SuperQode is your portable coding agent harness. You can keep the default native loop, or opt into a different backend with one flag. Runtime adapters are peers behind the same harness contract.

Runtime Versus Harness

A harness describes what should happen. A runtime performs it.

Term Role
Harness User-facing contract for flavor, tools, model policy, sandbox, workflow, output, and events
Runtime Execution engine that runs the harness
Runtime adapter Code that maps a SuperQode harness into a specific SDK or agent framework
Framework adapter A runtime adapter backed by an external agent framework

This distinction matters because users should be able to keep the same harness behavior while changing the execution engine. When an engine cannot honor a policy, SuperQode reports that clearly.

Runtime Install Notes
builtin included SuperQode's native loop. This is the default and the canonical path for local-model and no-tool policy.
adk pip install superqode[adk] Google Agent Development Kit. Uses ADK's Runner and LlmAgent.
openai-agents pip install superqode[openai-agents] OpenAI Agents SDK v0.17+. Includes SDK sessions, tool bridging, and HITL support.
codex-sdk pip install superqode[codex-sdk] Official OpenAI Codex Python SDK runtime. Drives the published openai-codex package and its local app-server.
claude-agent-sdk pip install superqode[claude-agent-sdk] Anthropic Claude Agent SDK runtime (API key via ANTHROPIC_API_KEY). Drives claude-agent-sdk + the local Claude Code CLI; :claude exposes model/permission/sessions/slash-commands.
deepagents pip install superqode[deepagents] Optional DeepAgents 0.6 runtime for graph and middleware-heavy coding harnesses.
pydanticai pip install superqode[pydanticai] Optional PydanticAI runtime with SuperQode JSON-schema tool bridging, approval resume, native MCP config loading, fallback chains, and typed-output-friendly harness support.

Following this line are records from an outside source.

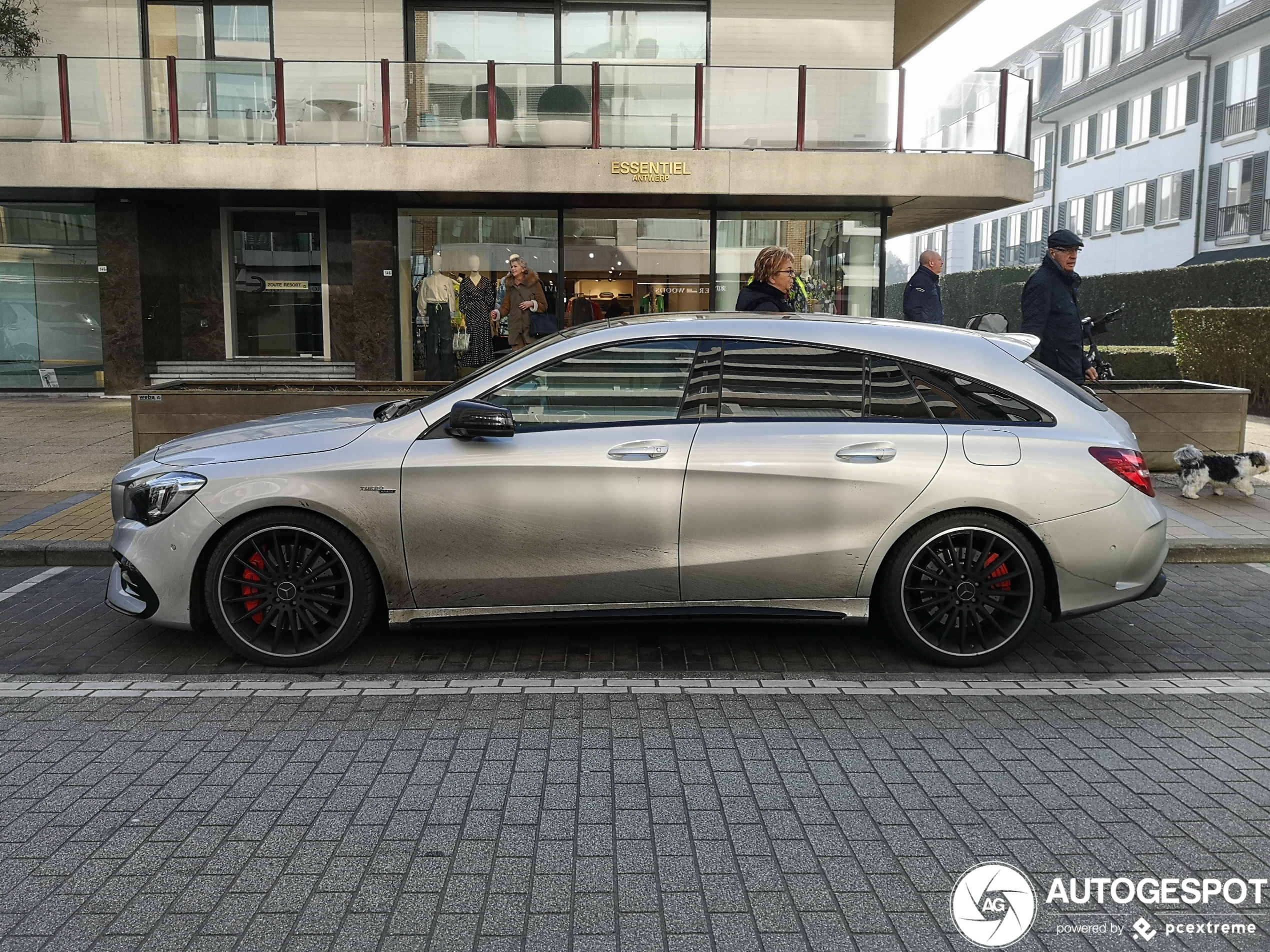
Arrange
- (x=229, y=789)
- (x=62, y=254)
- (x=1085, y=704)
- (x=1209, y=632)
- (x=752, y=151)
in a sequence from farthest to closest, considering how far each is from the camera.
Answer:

Runtime backends implement the same SuperQode harness contract where their underlying framework can honor it. If a backend cannot support a harness policy, it should fail clearly rather than silently degrading the run.

Picking A Runtime

Precedence, highest first:

  1. CLI flag: --runtime adk
  2. superqode.yaml: superqode.runtime: adk
  3. Env var: SUPERQODE_RUNTIME=adk
  4. Default: builtin

CLI

superqode --runtime adk
superqode --runtime openai-agents --print "summarize this repository"
superqode --runtime codex-sdk --print "summarize this repository"
superqode harness run --spec harness.yaml --runtime pydanticai --prompt "reason about this design"

YAML

superqode:
  runtime: openai-agents

Env Var

SUPERQODE_RUNTIME=adk superqode --print "summarize README.md"

TUI

Switch backends from inside a running session without restarting:

:runtime list          # list runtimes with status (ready / missing + install hint / stub)
:runtime codex-sdk     # swap to a runtime by name; the status-bar badge updates

The swap takes effect on your next message, which reconnects on the new backend. Precedence (CLI > YAML > env) still applies to the initial runtime.

Connection Sources (:connect)

:connect chooses what you connect to (a product/account), while runtime is the engine that executes it. The picker is profile-driven and shows live status:

:connect
  [1] ACP agent            Any external ACP agent (incl. your local Claude Code)
  [2] BYOK provider        Your API key, such as OpenAI, Anthropic, or Gemini
  [3] Local model          Ollama / MLX / vLLM / LM Studio ...
  [4] Codex subscription   Drive OpenAI Codex with your ChatGPT/Codex login (~/.codex)
  [5] Claude Agent SDK     Use your Anthropic API key via claude-agent-sdk
  [6] Antigravity CLI      Use Google's local agy CLI; Gemini CLI migration path
  [7] Advanced runtime     Pick the execution engine (builtin / openai-agents / ...)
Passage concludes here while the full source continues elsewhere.